Q: Was the traffic plan different this year for incoming traffic, or did the number of people coming in (120,000 or so) just overwhelm the infrastructure?
A: "We spent a lot of time on our traffic plan. One thing is, this is an inaugural event. What happens in an inaugural event is that fans learn at the same time the track does.
"(Fans) learn about parking in remote areas. The track can only handle so many cars. Just like any other big event. You go to a Reds game, the Reds don't provide all the parking, but people know where to go. Churchill Downs does not provide all on-site parking (at the Kentucky Derby). But everyone knows where they go, they know their ways around, because they have been doing it for 130 years.
"Our fans coming in here, they don't know the guy across the street is parking and that it is a lot better to just go there, check in with him, get off the road and walk the mile or half a mile or whatever it might be to a tram.
"This is a little bit of a conditioning process on both sides. A lot of improvements we are seeing today we need to make. So we're certainly learning a lot. As our fans get used to (the Cup race), they'll realize that coming down Route 42 from Cincinnati is a much better way to come in than everybody coming down the interstate."
Q: What was the big bottleneck?
A: "Obviously, the biggest problem we have is at the Route 35 exit (57) off of I-71. I think we've got to take a hard look at that and how we deal with and how we alleviate some of that. Because the amount of traffic that we generated tonight, that spot certainly cannot handle."
Q: Do you know how many people with tickets were turned away?
A: "I have no idea. You know, the thing about it is, we have a finite amount of parking. When we get done with our parking, all we tell them is, 'We don't have anywhere for you to park.'
"I don't control everybody else's lot or yard or everything else.
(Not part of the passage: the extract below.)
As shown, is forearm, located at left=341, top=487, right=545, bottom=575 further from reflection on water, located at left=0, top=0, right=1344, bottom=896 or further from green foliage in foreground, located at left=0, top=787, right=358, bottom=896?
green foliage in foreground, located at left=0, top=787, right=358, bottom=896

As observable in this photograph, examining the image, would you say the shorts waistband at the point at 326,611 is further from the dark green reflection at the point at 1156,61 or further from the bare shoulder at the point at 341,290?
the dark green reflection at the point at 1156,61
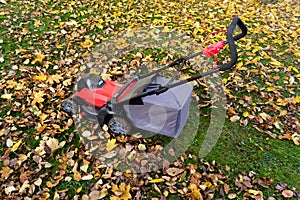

There are a lot of other yards and lots. It's like at Churchill Downs, if you are at Churchill Downs for the Kentucky Derby, did they turn you away if you can't find a place to park?"
Q: Is there any thought of refunds for people who had tickets but could not get into the track for the race?
A: "We're going to have to take some time and get the facts. We'll figure out what we are going to do. We're certainly going to do something for the fans. We'll just have to see what the scope is. ... We're going to be thinking about that kind of stuff."
Q: So how many total people were here?
A: "I have no idea. A lot. An awful lot."